Texto fornecido —
++++++++++++++++++++

O trecho que grifei é esclarecedor: você está simplesmente usando um argumento falacioso. No caso, uma petição de princípio. O que eu e outros aqui temos repetido é que não existe necessidade de se postular uma entidade fundamental como a que você sugere.
É bom lembrar também que várias das chamadas entidades fundamentais com as quais estamos familiarizados foram primeiro introduzidas como conceitos teóricos, princípios auxiliares, sem nenhuma pretensão ontológica. Foi o caso dos próprios átomos (Mach era um dos que se recusavam a admitir a realidade dos átomos). Sua existência foi postulada, mesmo que não fossem tratados como objetos físicos reais, porque ajudavam a explicar certos resultados experimentais. Só depois surgiu um consenso acerca da seu status ontológico. O fato é que também existem outras desses objetos teóricos auxiliares que nunca ganharam o status de objetos físicos reais. É o caso das linhas de força do campo elétrico e das linhas de indução magnética (nesse caso, Faraday acreditava que fossem objetos físicos). A propósito, entidades desse tipo são muito comuns em física da matéria condensada: falamos de objetos como polarons ou magnons como se fossem partículas se propagando em materiais, estudamos sua dinâmica e suas interações uns com os outros, mas na prática o que existem são elétrons interagindo com uma nuvem de vibrações mecânicas de um cristal (polarons) ou perturbações do alinhamento magnético em um cristal magnético (magnons).

++++++++++++++++++++

Dados de origem —
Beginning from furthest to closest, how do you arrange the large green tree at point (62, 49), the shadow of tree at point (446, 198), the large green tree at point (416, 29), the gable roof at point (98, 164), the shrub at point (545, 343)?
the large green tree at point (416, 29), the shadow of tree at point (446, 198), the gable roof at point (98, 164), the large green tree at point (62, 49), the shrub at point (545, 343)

++++++++++++++++++++

O que fazer —
1. Verta para o inglês esta frase do texto sobre entidades fundamentais na física: "Foi o caso dos próprios átomos (Mach era um dos que se recusavam a admitir a realidade dos átomos)."
2. Copie do texto sobre entidades fundamentais na física o trecho de "O trecho que" até "que você sugere.".

Respostas escritas —
1. This was the case with atoms themselves (Mach was one of those who refused to accept the reality of atoms).

2.
O trecho que grifei é esclarecedor: você está simplesmente usando um argumento falacioso. No caso, uma petição de princípio. O que eu e outros aqui temos repetido é que não existe necessidade de se postular uma entidade fundamental como a que você sugere.